Jumlah lendir yang terlepas dan menyelimuti tubuh dapat sangat banyak hingga mencapai 1-2,5 dari berat tubuhnya Junianto 2003.
2.3.2 Rigor mortis Rigor-mortis merupakan akibat dari suatu rangkaian perubahan kimia yang
kompleks di dalam otot ikan sesudah kematiannya. Setelah ikan mati, sirkulasi darah berhenti suplai oksigen berkurang sehingga terjadi perubahan glikogen
menjadi asam laktat. Perubahan ini menyebabkan pH tubuh ikan menurun, diikuti pula dengan penurunan jumlah adenosin trifosfat ATP serta ketidakmampuan
jaringan otot mempertahankan kekenyalannya. Kondisi inilah yang dikenal dengan istilah rigor mortis. Fase rigor mortis ditandai dengan perubahan pH tubuh
ikan menjadi 6,2-6,6 dari mula-mula pH 6,9-7,2. Nilai pH awal ikan sangat tergantung pada jumlah glikogen yang ada dan kekuatan penyangga buffering
power pada daging ikan. Kekuatan penyangga pada daging ikan disebabkan oleh
protein, asam laktat, asam fosfat, TMAO, dan basa-basa menguap Junianto 2003.
Proses rigor-mortis berlangsung selama beberapa jam atau hari, tergantung spesies, ukuran ikan, cara penangkapan dan penanganan, suhu serta kondisi fisik
ikan. Proses rigor-mortis ditandai dengan otot ikan yang mengejang dalam beberapa jam sehingga ikan menjadi kaku karena perubahan senyawa nukliotida
akibat terhentinya pasokkan oksigen dan energi setelah ikan mati Huss 1986. Tahap rigor-mortis merupakan indikator mutu ikan yang perlu
dipertimbangkan untuk dikonsumsi.

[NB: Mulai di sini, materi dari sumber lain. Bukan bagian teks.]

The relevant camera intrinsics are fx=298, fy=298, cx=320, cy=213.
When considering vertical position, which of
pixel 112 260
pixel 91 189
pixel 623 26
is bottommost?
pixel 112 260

Tahap rigor-mortis ditandai dengan terjadinya proses autolisis dan pertumbuhan mikroba serta aktivias enzim setelah
beberapa hari pada suhu sekitar 5
o
C Setiyono 2006. 2.3.3 Aktivitas enzim
Tahap autolisis dimulai dengan terjadinya pemecahan senyawa-senyawa penyusun ikan menjadi senyawa lain dengan berat molekul yang lebih kecil.
Pemecahan penyusun jaringan ikan ini akan berakibat pada penurunan sifat organoleptik seperti bau, rasa, tekstur, dan kadang-kadang warna Huss 1986.
Proses penguraian jaringan secara enzimatis autolisis berjalan dengan sendirinya setelah ikan mati dengan mekanisme yang kompleks. Enzim yang
berperan dalan proses autolisis, antara lain: katepsin dalam daging, enzim
tripsin, kemotripsin, dan pepsin dalam organ pencernaan serta enzim dari mikroorganisme yang ada pada tubuh ikan. Enzim-enzim yang dapat menguraikan
protein proteolitik berperan penting dalam proses kemunduran mutu ikan Junianto 2003.
2.3.4 Aktivitas mikroba Penelitian terhadap ikan yang ditangkap pada perairan yang terbebas dari
polusi hanya mengandung sedikit mikroba pada permukaannya. Kebanyakan kontaminasi bakteri pada ikan adalah pada saat pendaratan ikan dan juga proses
penanganan serta pada saat proses penyimpanan Elinor et al. 1985 diacu dalam Alfred 1998.
Kerusakan mikrobiologis mulai intensif setelah proses rigor-mortis selesai. Bakteri yang semula hanya berada di insang, isi perut, dan kulit ikan mulai masuk
ke otot dan memecahkan senyawa-senyawa sumber energi seperti protein, lemak dan karbohidrat menjadi senyawa-senyawa pembusuk berupa indol, skatol,
merkaptan, amonia, asam sulfida, dan lain-lain. Kerusakan mikrobiologis ini merupakan yang terberat dan dianggap paling bertanggung jawab dalam
pembusukan ikan, baik segar maupun olahan. Kerusakan mikrobiologis lain yang perlu diperhatikan adalah yang menyebabkan penyakit, keracunan, atau alergi
pada konsumen walaupun ikan tidak mengalami pembusukan Huss 1986. Pembusukan yang disebabkan oleh aktivitas bakteri tidak akan terjadi
sebelum masa rigor mortis berakhir. Akhir fase rigor saat hasil penguraian makin banyak, kegiatan bakteri pembusuk mulai meningkat. Bila fase rigor telah lewat
badan ikan mulai melunak maka kecepatan pembusukan akan meningkat Aktivitas bakteri dapat menyebabkan berbagai perubahan biokimiawi dan fisikawi
yang pada akhirnya menjurus pada kerusakan secara menyeluruh yang disebut sebagai ”busuk”. Jumlah bakteri yang terdapat pada tubuh ikan ada hubungannya
dengan kondisi perairan tempat ikan tersebut hidup. Bakteri yang umumnya ditemukan pada ikan adalah bakteri Pseudomonas, Alcaligenes, Sarcina, Vibrio,
Flavobacterium, Serratia dan Bacillus. Pada ikan air tawar juga terdapat jenis
bakteri Aeromonas, Lactobacillus, Brevibacterium dan Streptococcus Junianto 2003.